*Selected text*
════════════════════
On 2026-02-17 11:24, Xiaogang.Chen wrote:
From: Xiaogang Chen<[email protected]>

Current driver reports and limits memory allocation for each partition equally
among partitions using same memory partition. Application may not be able to
use all available memory when run on a partitioned gpu though system still has
enough free memory.

Add an option that app can use to have gpu partition allocate all available
memory.

Signed-off-by: Xiaogang Chen<[email protected]>
---
  drivers/gpu/drm/amd/amdgpu/amdgpu_amdkfd.c |  5 ++-
  drivers/gpu/drm/amd/amdgpu/amdgpu_gfx.c    | 43 ++++++++++++++++++++++
  drivers/gpu/drm/amd/amdgpu/amdgpu_gfx.h    | 17 +++++++++
  drivers/gpu/drm/amd/amdgpu/amdgpu_xcp.c    |  1 +
  drivers/gpu/drm/amd/amdgpu/amdgpu_xcp.h    |  2 +
  5 files changed, 67 insertions(+), 1 deletion(-)
════════════════════
*Record list*
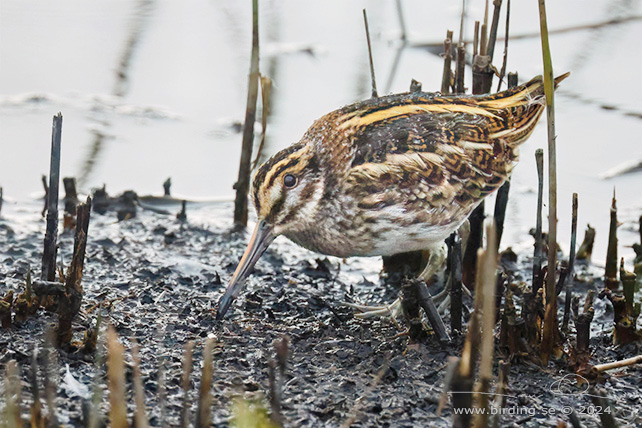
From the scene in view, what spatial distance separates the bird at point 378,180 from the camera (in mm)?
4820

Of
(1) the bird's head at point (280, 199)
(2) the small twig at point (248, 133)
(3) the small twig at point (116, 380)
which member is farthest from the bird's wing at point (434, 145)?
(3) the small twig at point (116, 380)

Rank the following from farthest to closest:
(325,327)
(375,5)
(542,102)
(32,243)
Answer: (375,5) < (32,243) < (542,102) < (325,327)

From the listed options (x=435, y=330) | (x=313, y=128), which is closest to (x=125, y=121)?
(x=313, y=128)

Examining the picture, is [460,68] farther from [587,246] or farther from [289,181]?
[587,246]

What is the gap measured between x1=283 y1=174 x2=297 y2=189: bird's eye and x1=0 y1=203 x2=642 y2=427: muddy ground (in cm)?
69

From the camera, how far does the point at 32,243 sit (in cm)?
581

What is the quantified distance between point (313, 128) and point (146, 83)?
374 cm

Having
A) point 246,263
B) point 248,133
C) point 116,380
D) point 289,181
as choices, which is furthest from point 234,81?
point 116,380

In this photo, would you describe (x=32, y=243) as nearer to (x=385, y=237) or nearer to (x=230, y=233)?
(x=230, y=233)

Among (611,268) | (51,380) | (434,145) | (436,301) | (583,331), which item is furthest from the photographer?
(611,268)

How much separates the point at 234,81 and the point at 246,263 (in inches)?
160

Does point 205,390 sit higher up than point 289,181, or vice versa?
point 289,181

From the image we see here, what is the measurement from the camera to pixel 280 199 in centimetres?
486

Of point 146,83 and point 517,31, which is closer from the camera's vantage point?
point 146,83
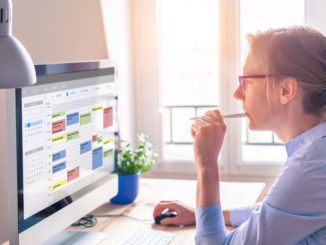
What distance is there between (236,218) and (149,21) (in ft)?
4.73

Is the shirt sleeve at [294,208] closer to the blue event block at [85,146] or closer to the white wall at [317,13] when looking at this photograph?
the blue event block at [85,146]

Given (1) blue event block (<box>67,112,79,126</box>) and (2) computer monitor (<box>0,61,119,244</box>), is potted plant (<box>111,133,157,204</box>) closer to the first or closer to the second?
(2) computer monitor (<box>0,61,119,244</box>)

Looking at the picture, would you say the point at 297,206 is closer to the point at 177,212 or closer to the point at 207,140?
the point at 207,140

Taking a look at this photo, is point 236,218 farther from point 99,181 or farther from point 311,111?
point 311,111

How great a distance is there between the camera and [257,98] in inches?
53.2

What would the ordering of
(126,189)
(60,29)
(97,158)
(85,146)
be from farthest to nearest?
(60,29), (126,189), (97,158), (85,146)

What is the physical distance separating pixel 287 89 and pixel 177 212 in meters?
0.71

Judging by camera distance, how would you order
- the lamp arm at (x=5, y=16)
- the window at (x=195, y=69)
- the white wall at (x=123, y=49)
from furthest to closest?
the window at (x=195, y=69) → the white wall at (x=123, y=49) → the lamp arm at (x=5, y=16)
════════════════════
*Requirements*
1 - Name every file path that the patch message shows as changed.
2 - Reproduce everything in the patch message from "Signed-off-by: Xiaogang Chen<[email protected]>" down to "insertions(+), 1 deletion(-)".
Rely on the patch message alone; the listing plays no part here.

*Set of answers*
1 -
drivers/gpu/drm/amd/amdgpu/amdgpu_amdkfd.c
drivers/gpu/drm/amd/amdgpu/amdgpu_gfx.c
drivers/gpu/drm/amd/amdgpu/amdgpu_gfx.h
drivers/gpu/drm/amd/amdgpu/amdgpu_xcp.c
drivers/gpu/drm/amd/amdgpu/amdgpu_xcp.h

2 -
Signed-off-by: Xiaogang Chen<[email protected]>
---
  drivers/gpu/drm/amd/amdgpu/amdgpu_amdkfd.c |  5 ++-
  drivers/gpu/drm/amd/amdgpu/amdgpu_gfx.c    | 43 ++++++++++++++++++++++
  drivers/gpu/drm/amd/amdgpu/amdgpu_gfx.h    | 17 +++++++++
  drivers/gpu/drm/amd/amdgpu/amdgpu_xcp.c    |  1 +
  drivers/gpu/drm/amd/amdgpu/amdgpu_xcp.h    |  2 +
  5 files changed, 67 insertions(+), 1 deletion(-)